TikTok’s Addictive Design: Not Content, But very purposeful Architecture
On 6 February 2026, the European Commission issued its preliminary findings that TikTok’s design violates the Digital Services Act. Not because of illegal content or data misuse. Because of the way the platform is designed to keep users scrolling.
The Commission identified infinite scroll, autoplay, push notifications, and TikTok’s hyper-personalized recommendation system as features that, taken together, fuel compulsive use and reduce self-control. Scientific research cited by the Commission shows that these design choices shift the brain into what researchers call “autopilot mode”, constantly rewarding users with new content and suppressing the natural impulse to stop, keeping them in a dopamine trap. The Commission found that TikTok’s own risk assessments disregarded important indicators of compulsive use, including how much time minors spend on the platform at night and how frequently users reopen the app.
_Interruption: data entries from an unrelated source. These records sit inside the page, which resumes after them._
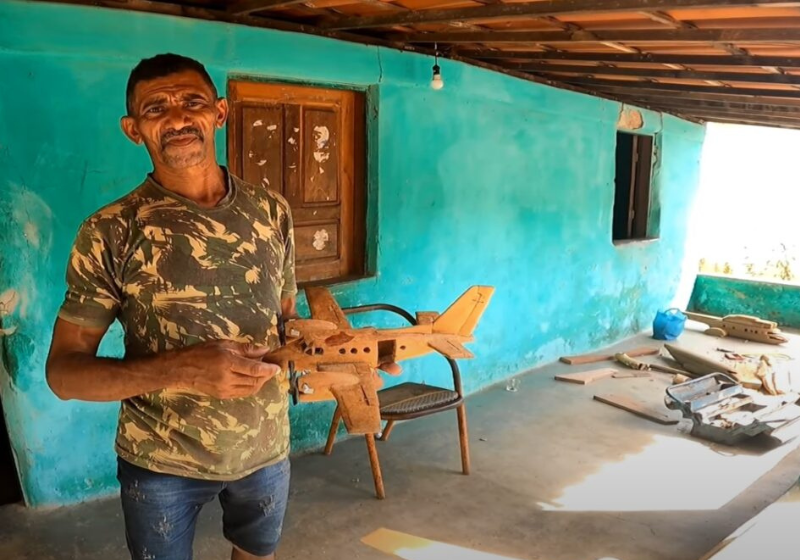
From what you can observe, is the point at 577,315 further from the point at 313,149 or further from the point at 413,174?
the point at 313,149

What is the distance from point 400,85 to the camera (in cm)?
429

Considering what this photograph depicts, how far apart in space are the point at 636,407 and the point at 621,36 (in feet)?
9.14

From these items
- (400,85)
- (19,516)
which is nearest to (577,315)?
(400,85)

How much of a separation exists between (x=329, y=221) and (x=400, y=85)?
98 centimetres

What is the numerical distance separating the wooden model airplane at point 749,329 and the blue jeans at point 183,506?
6909 millimetres

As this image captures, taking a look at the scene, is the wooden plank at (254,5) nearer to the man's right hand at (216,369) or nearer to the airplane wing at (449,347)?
the airplane wing at (449,347)

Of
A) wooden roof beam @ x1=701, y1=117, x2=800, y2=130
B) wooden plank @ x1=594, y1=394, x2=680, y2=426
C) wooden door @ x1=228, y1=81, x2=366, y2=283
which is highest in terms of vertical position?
wooden roof beam @ x1=701, y1=117, x2=800, y2=130

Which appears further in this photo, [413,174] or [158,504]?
[413,174]

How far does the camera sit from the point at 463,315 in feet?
6.34

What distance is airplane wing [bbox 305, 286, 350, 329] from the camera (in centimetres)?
197

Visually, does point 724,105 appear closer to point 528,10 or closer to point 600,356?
point 600,356

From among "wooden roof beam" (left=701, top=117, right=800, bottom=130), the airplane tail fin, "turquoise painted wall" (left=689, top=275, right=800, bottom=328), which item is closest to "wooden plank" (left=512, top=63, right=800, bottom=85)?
the airplane tail fin

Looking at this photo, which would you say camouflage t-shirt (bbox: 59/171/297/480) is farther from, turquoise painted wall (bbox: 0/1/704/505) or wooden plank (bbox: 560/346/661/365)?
wooden plank (bbox: 560/346/661/365)

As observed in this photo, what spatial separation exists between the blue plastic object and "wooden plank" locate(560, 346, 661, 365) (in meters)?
0.50
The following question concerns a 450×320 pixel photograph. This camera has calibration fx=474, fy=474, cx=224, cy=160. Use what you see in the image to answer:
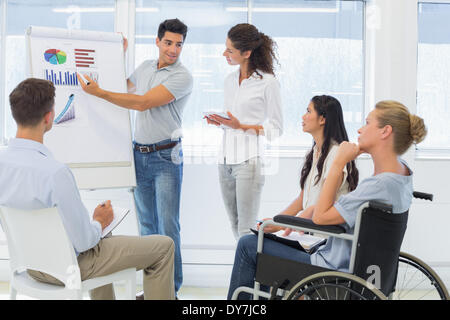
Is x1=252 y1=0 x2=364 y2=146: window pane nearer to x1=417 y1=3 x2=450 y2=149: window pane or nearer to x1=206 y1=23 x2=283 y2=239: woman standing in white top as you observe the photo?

This is a paradigm shift. Until now, EU digital enforcement has largely focused on what platforms contain: illegal content, privacy violations, anticompetitive behaviour. With this decision, the Commission is targeting how platforms are built. Not the content, but the architecture. TikTok is the first case, but the implications reach far beyond a single app.
The Commission’s preliminary view is that TikTok has breached Articles 34 and 35 of the DSA, which require very large online platforms to assess and mitigate systemic risks. If confirmed, fines of up to 6% of TikTok’s global annual turnover are possible. More significantly, the Commission is demanding that TikTok fundamentally redesign its service: disable infinite scroll over time, implement effective screen time breaks including during the night, and restructure its recommender system. A spokesperson for TikTok called the findings “meritless.”
Read together with the Reddit and Grok stories above, a pattern emerges. Regulators in Europe are no longer satisfied with platforms that claim to protect users through optional tools and terms of service. The emerging standard is protection by design, not by disclaimer. For those of us working in identity and access management, this is familiar territory. Authentication and age verification are moving from the margins to the centre of how platforms are expected to operate.